Dataset content:
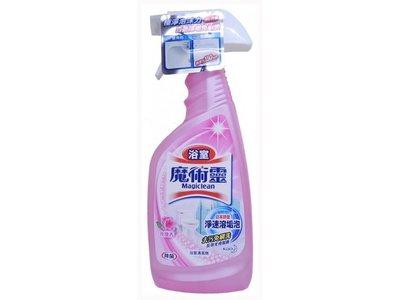 【B2百貨】 魔術靈浴室清潔劑-玫瑰香(500ml) 4710363918923 【藍鳥百貨有限公司】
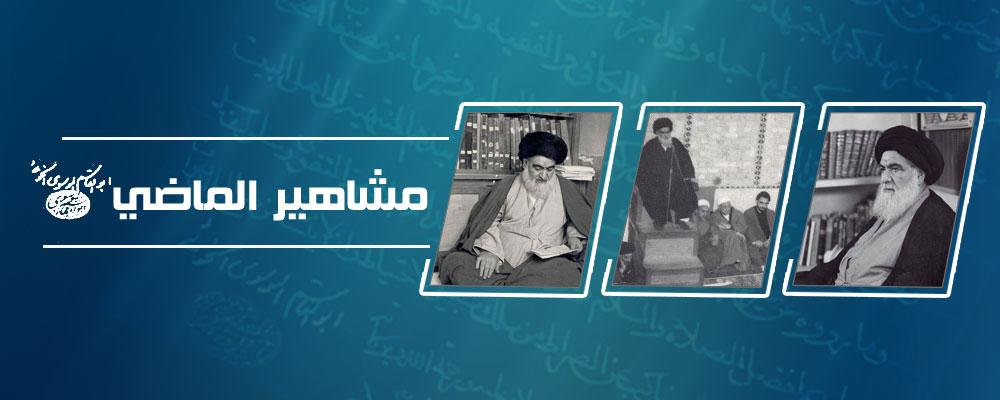 mashaher_almadhi_slider3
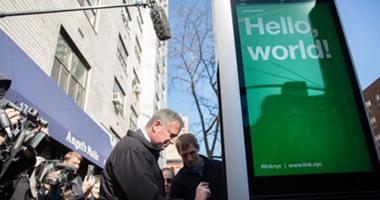 نيويورك تزود أكشاك الواى فاى بخاصية للاتصال بالنجدة خوفًا من الإرهاب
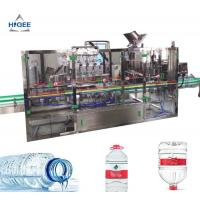 Buy cheap 3-5l Mineral Water Filling Machine / 300 Bph Filling And Capping Machine 1800 Kg from wholesalers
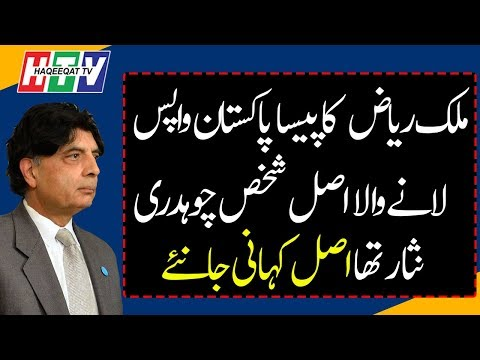 Haqeeqat TV: Ch Nisar Was The Man Who Brought Back £190 Million of Malik Riaz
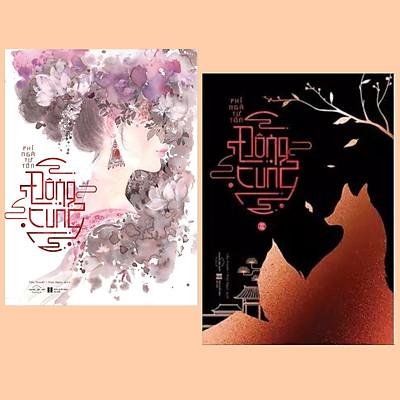 Combo Tiểu Thuyết Ngôn Tình: Đông Cung - Tái Bản (2 Tập) - (Tác Phẩm Văn Học Lãng Mạn / Đặc Sắc)
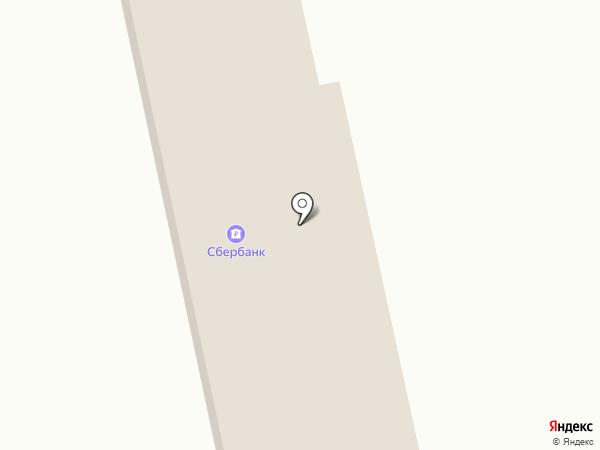 Сбербанк, ПАО на карте Бетьков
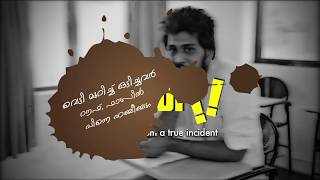 Pling Malayalam Comedy Short Film HD 2015 || പ്ലിംഗ് ആയി അളിയാ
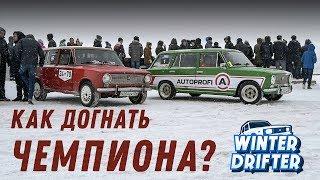 Как ездить быстро? Winterdriftbattle 1 этап. #winterdrifter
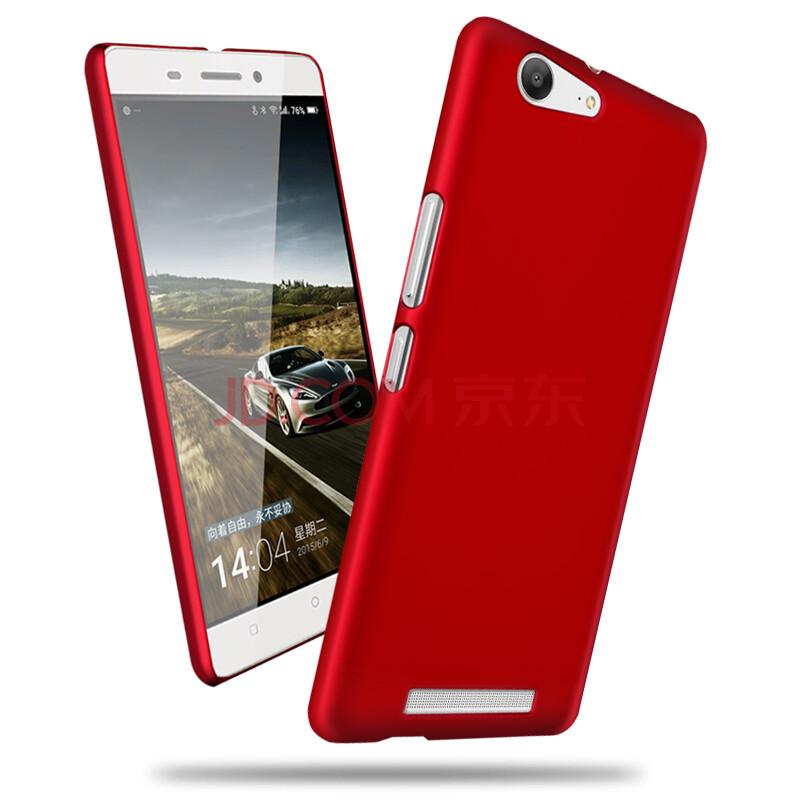 金立e3手机壳保护套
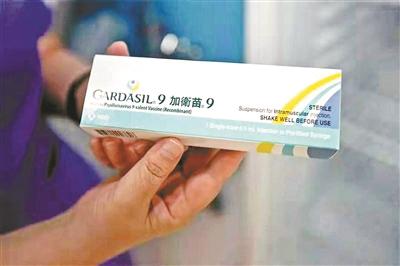 九价HPV疫苗为何成网红?市场供需紧张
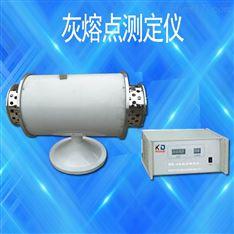 化验煤质仪器 灰熔点测定仪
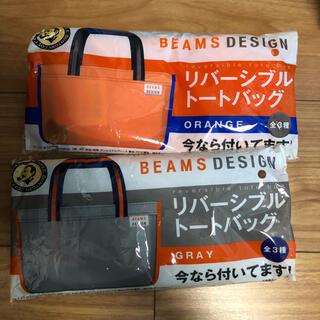 ビームス(BEAMS)のBEAMS トートバッグ 2個セット(トートバッグ)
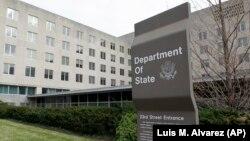 Державний департамент США закликав Росію «негайно звільнити» кримчан, які чинили опір «жорстокій окупації» Криму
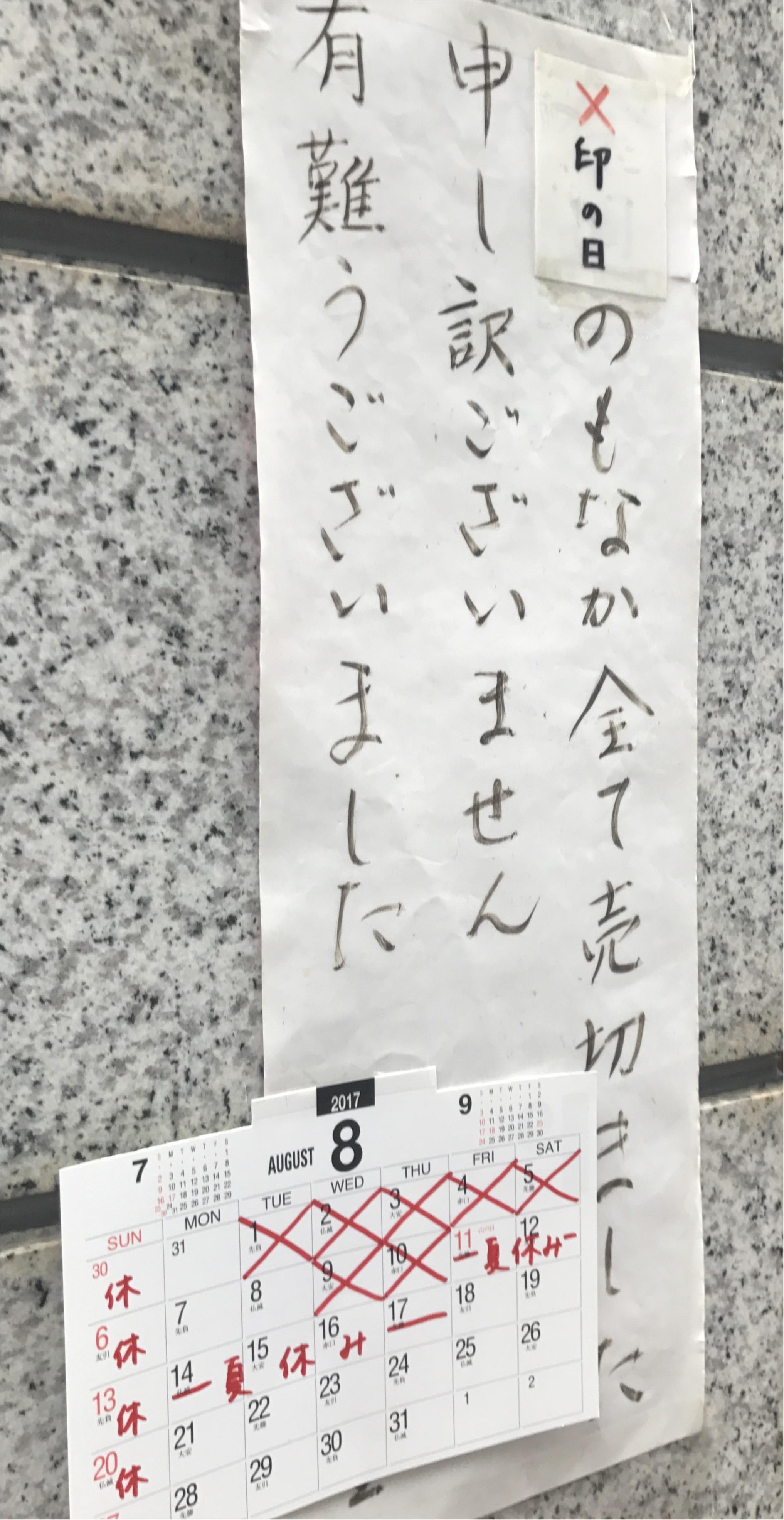 お盆休みなどの帰省におすすめの手土産特集 - 東京駅で人気のお土産ランキングやご当地土産まとめ_85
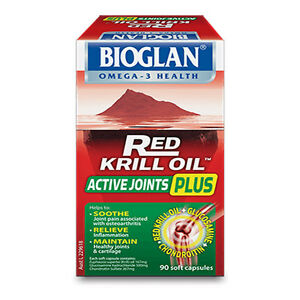 bioglan glucosamine chondroitin and turmeric review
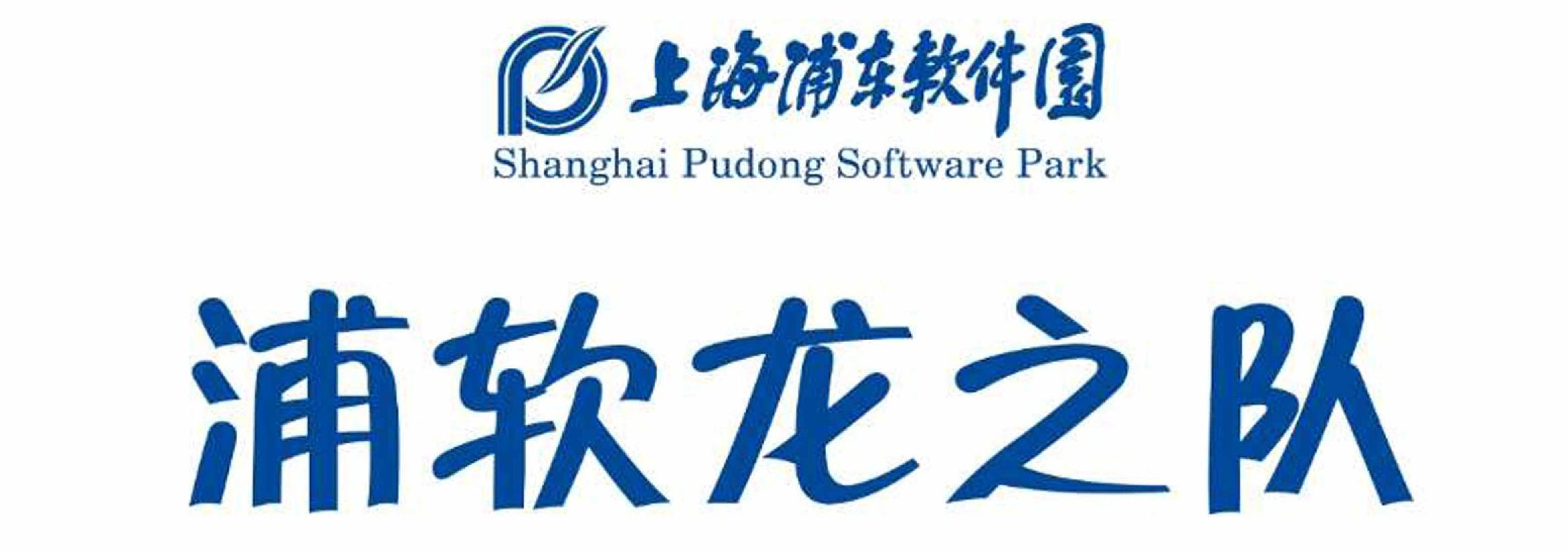 浦东软件园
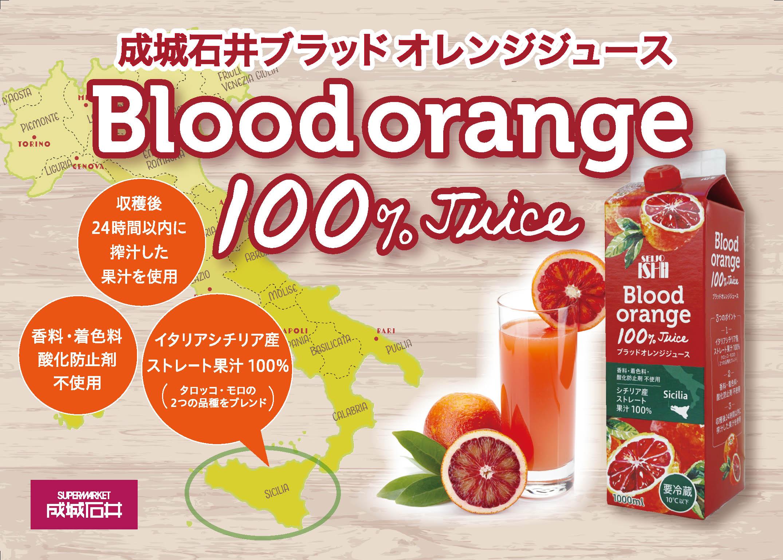 成城石井 ブラッドオレンジジュース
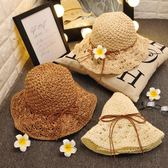 618好康鉅惠太陽帽沙灘帽子女夏遮陽帽海邊防曬草帽女夏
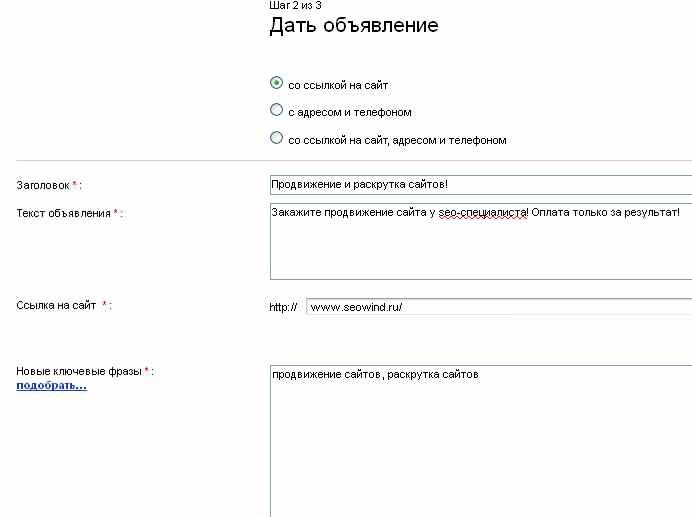 Создание объявления в Яндекс Директ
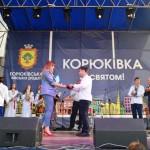 Белорусский фонд мира поздравилил жителей украинского города Крюковка с юбилеем 360-летия города 5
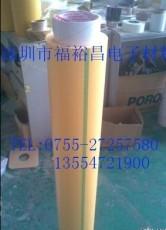 3M250美纹测试胶纸 3M油墨百格测试胶带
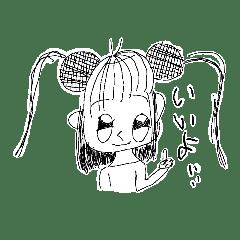 りよちゃん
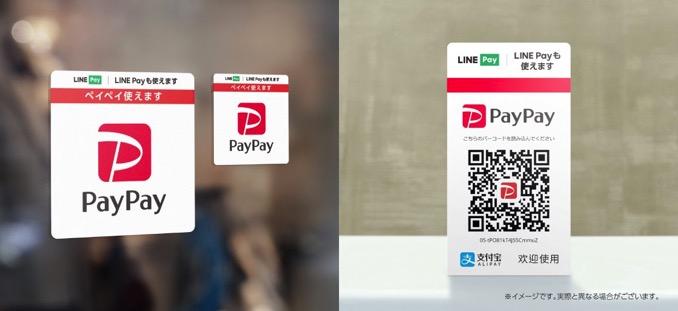 LINEPay_PayPay.jpg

What you are asked to do:
Start with the line that holds "Сбербанк, ПАО на карте Бетьков" and retype each line through the last one in the data, exactly and without pictures.

Answer to this task:
 Сбербанк, ПАО на карте Бетьков
 Pling Malayalam Comedy Short Film HD 2015 || പ്ലിംഗ് ആയി അളിയാ
 Как ездить быстро? Winterdriftbattle 1 этап. #winterdrifter
 金立e3手机壳保护套
 九价HPV疫苗为何成网红?市场供需紧张
 化验煤质仪器 灰熔点测定仪
 ビームス(BEAMS)のBEAMS トートバッグ 2個セット(トートバッグ)
 Державний департамент США закликав Росію «негайно звільнити» кримчан, які чинили опір «жорстокій окупації» Криму
 お盆休みなどの帰省におすすめの手土産特集 - 東京駅で人気のお土産ランキングやご当地土産まとめ_85
 bioglan glucosamine chondroitin and turmeric review
 浦东软件园
 成城石井 ブラッドオレンジジュース
 618好康鉅惠太陽帽沙灘帽子女夏遮陽帽海邊防曬草帽女夏
 Создание объявления в Яндекс Директ
 Белорусский фонд мира поздравилил жителей украинского города Крюковка с юбилеем 360-летия города 5
 3M250美纹测试胶纸 3M油墨百格测试胶带
 りよちゃん
 LINEPay_PayPay.jpg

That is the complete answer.